» **Aufgabenziel**: Gib bitte den Abschnitt von „Der Reigen der“ bis einschließlich „erscheinen lässt (130.000/240.000).“ aus dem Textauszug unten wortgetreu wieder.

Aus der österreichischen Kunst sorgt ein Rundbild von Alfons Schilling von 1962/88 für einen Tusch: Bereits Jahrzehnte vor Damien Hirsts „Spin Paintings“ bespritzte der Künstler einen von einem Motor zum Rotieren gebrachten Tondo (180.000/250.000); mit seinem alles überlagernden Schwarz erinnert das Bild an Arnulf Rainer. Von Rainer, dem früheren Weggefährten Maria Lassnigs, stammt die Übermalung „Irma La Douce“, zu der ihn 1963 wohl Billy Wilders Filmkomödie inspirierte (40.000/70.000). Vergleichsweise günstig sind weiter Kurt Kocherscheidts Abstraktionen zu haben, nun das jadegrüne Ölbild „Chinesische Mitte I“ (25.000/40.000).
Der Reigen der Klassischen Moderne am 22. Juni wird, passend für die Zeit der Pandemie, von einem Totentanz angeführt: Albin Egger-Lienz schuf sein Memento-mori-Motiv in vielen Varianten. Die jetzt aus den Vereinigten Staaten eingebrachte Version kommt marktfrisch zur Auktion; sie soll 500.000 bis 800.000 Euro bringen. Der Marsch von Bauern und Knochenmann verdankt sein freskohaftes Erscheinungsbild der Pigmentmischung mit Kasein. Satt und strahlend hingegen sind Himmelsblau und Schneeweiß in Alfons Waldes „Aufstieg der Schifahrer“ (320.000/500.000). Auch von Egger-Lienz liegt eine Landschaft vor, eine Ansicht des Kalvarienbergs in Bozen, den er um 1922 von einer leeren Terrasse aus eher wie Marokko als wie Südtirol erscheinen lässt (130.000/240.000).

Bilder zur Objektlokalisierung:
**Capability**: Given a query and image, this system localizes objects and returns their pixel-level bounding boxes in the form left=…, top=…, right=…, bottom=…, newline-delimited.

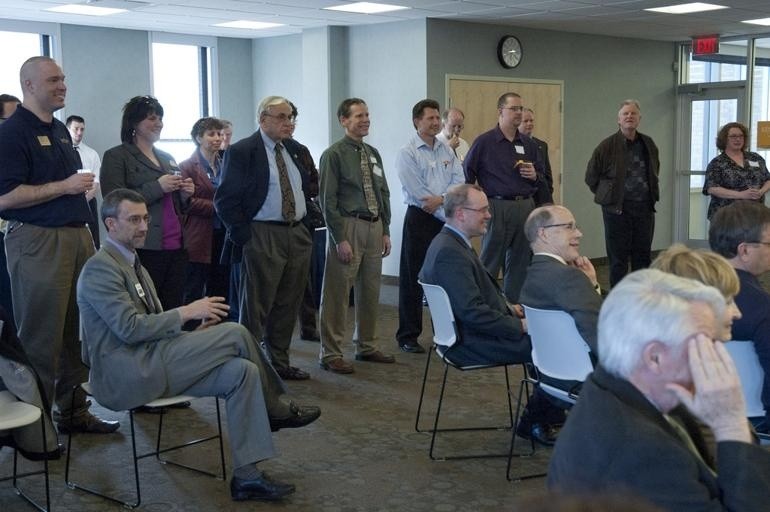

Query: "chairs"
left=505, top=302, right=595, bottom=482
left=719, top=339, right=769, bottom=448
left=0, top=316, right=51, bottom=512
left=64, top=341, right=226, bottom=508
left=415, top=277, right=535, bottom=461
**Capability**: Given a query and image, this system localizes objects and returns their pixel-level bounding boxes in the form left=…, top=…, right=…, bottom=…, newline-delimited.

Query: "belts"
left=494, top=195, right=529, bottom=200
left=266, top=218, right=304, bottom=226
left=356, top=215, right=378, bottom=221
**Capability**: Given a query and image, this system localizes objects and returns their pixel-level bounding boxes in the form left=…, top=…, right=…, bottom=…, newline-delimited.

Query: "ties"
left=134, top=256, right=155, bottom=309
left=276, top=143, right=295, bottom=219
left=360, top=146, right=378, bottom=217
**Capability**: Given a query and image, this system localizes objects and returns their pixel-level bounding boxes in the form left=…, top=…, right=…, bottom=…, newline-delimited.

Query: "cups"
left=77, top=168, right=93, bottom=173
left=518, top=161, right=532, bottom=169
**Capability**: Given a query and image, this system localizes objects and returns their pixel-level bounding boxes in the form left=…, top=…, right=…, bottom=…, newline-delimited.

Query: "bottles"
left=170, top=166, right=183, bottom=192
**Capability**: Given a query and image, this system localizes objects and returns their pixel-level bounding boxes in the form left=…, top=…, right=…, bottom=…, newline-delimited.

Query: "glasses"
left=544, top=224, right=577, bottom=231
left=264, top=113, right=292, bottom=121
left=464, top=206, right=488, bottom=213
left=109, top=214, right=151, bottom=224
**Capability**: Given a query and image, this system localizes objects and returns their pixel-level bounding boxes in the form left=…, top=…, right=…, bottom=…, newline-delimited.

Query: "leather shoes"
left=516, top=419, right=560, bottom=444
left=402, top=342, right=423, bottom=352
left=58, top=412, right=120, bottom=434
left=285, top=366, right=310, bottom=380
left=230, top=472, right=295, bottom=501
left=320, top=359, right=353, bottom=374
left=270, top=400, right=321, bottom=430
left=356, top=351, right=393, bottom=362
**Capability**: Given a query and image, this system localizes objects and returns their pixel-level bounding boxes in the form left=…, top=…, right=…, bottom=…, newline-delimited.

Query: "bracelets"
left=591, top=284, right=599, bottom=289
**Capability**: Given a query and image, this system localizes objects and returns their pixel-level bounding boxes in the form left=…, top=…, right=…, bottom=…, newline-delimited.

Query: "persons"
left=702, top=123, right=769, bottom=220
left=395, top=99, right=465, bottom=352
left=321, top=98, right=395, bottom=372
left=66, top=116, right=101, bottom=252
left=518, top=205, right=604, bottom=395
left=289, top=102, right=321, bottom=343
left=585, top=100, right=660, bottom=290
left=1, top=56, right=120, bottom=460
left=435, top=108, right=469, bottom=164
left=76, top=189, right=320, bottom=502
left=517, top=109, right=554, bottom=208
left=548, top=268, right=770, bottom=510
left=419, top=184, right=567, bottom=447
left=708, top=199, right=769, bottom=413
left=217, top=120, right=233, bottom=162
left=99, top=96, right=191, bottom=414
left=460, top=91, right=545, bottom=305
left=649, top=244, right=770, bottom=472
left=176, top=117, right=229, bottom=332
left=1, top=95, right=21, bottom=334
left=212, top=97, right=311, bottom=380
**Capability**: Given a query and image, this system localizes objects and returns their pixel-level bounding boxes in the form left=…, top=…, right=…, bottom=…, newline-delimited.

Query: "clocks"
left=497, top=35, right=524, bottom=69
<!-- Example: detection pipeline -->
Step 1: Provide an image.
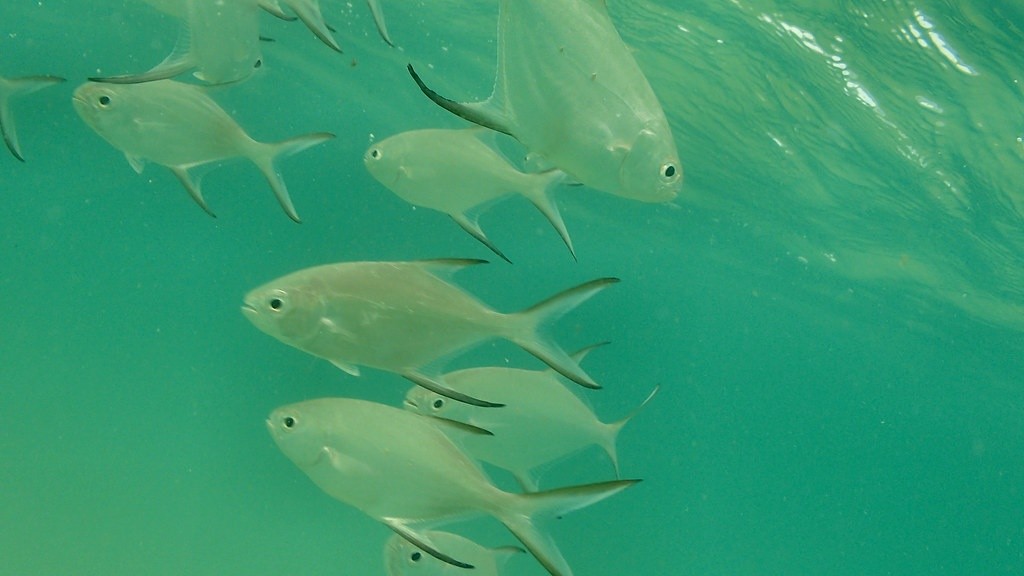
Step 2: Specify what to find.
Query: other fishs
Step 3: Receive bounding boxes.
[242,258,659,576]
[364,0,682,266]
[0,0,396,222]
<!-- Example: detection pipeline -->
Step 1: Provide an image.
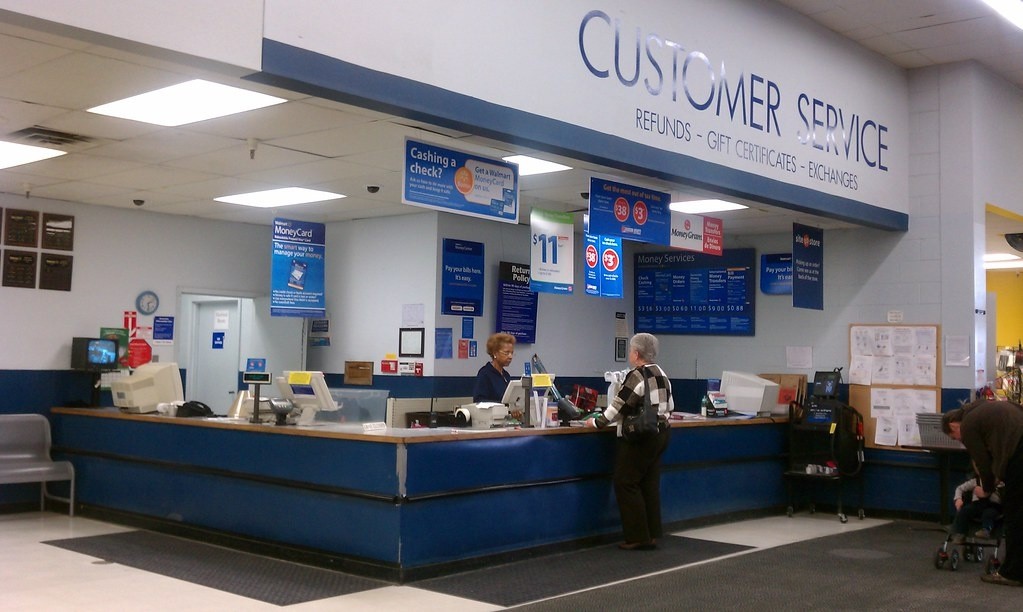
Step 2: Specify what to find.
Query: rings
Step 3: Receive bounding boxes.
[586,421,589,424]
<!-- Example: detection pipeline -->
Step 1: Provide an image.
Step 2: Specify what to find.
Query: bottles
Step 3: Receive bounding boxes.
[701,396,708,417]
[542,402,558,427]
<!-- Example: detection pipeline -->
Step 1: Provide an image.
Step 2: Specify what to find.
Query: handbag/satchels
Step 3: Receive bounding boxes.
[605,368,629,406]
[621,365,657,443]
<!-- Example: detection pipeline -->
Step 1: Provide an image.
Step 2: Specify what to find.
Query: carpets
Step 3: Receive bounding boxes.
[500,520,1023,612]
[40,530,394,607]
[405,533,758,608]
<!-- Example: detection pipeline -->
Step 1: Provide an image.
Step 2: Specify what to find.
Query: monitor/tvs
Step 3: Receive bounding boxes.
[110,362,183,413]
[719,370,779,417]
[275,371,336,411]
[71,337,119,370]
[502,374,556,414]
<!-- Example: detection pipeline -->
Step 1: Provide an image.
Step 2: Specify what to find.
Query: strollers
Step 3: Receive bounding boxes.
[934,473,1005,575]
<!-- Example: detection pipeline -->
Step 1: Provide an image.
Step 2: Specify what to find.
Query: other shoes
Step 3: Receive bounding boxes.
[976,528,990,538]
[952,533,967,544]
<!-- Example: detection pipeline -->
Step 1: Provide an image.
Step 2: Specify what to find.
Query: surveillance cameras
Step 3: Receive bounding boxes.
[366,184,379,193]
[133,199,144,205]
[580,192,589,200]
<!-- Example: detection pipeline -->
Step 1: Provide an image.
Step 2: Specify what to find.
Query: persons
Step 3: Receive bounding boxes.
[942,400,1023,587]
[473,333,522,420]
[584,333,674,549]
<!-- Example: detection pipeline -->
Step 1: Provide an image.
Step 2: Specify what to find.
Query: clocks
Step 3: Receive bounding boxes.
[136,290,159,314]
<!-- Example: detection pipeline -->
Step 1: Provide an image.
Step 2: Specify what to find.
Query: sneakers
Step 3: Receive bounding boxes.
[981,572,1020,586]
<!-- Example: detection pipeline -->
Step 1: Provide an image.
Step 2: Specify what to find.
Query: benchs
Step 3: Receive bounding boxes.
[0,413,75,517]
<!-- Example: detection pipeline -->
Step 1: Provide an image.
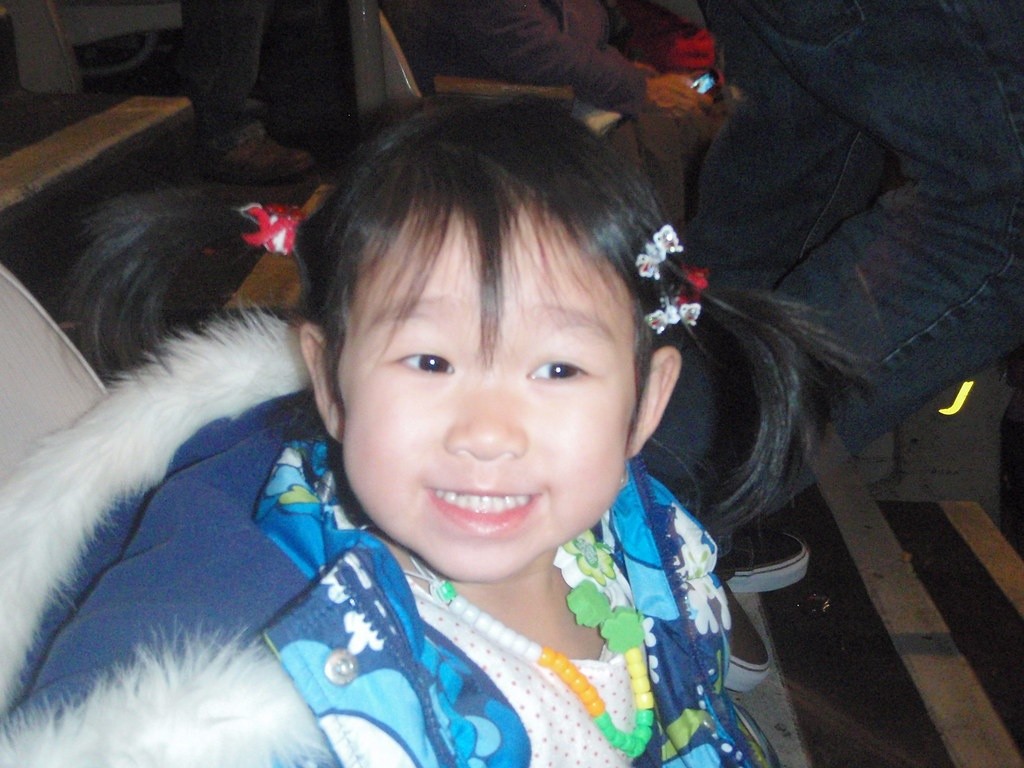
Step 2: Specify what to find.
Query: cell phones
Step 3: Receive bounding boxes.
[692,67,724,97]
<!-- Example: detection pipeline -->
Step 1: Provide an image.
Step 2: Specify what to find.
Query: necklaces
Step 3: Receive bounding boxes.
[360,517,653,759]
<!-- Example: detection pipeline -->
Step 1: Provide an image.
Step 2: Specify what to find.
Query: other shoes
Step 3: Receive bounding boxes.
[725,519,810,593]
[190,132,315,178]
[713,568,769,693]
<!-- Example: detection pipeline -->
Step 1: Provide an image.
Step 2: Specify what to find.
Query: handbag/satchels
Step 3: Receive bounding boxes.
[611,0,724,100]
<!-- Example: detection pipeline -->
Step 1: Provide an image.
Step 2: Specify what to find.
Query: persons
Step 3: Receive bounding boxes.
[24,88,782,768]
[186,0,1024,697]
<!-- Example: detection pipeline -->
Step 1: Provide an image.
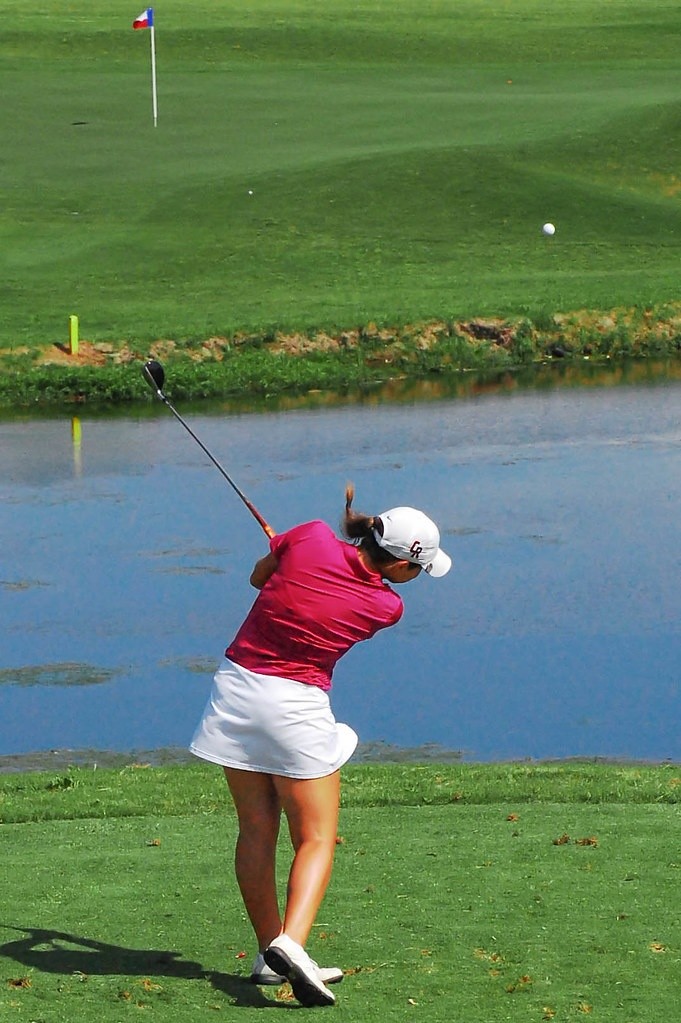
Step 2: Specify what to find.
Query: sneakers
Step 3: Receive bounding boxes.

» **Antwortbereich**:
Der Reigen der Klassischen Moderne am 22. Juni wird, passend für die Zeit der Pandemie, von einem Totentanz angeführt: Albin Egger-Lienz schuf sein Memento-mori-Motiv in vielen Varianten. Die jetzt aus den Vereinigten Staaten eingebrachte Version kommt marktfrisch zur Auktion; sie soll 500.000 bis 800.000 Euro bringen. Der Marsch von Bauern und Knochenmann verdankt sein freskohaftes Erscheinungsbild der Pigmentmischung mit Kasein. Satt und strahlend hingegen sind Himmelsblau und Schneeweiß in Alfons Waldes „Aufstieg der Schifahrer“ (320.000/500.000). Auch von Egger-Lienz liegt eine Landschaft vor, eine Ansicht des Kalvarienbergs in Bozen, den er um 1922 von einer leeren Terrasse aus eher wie Marokko als wie Südtirol erscheinen lässt (130.000/240.000).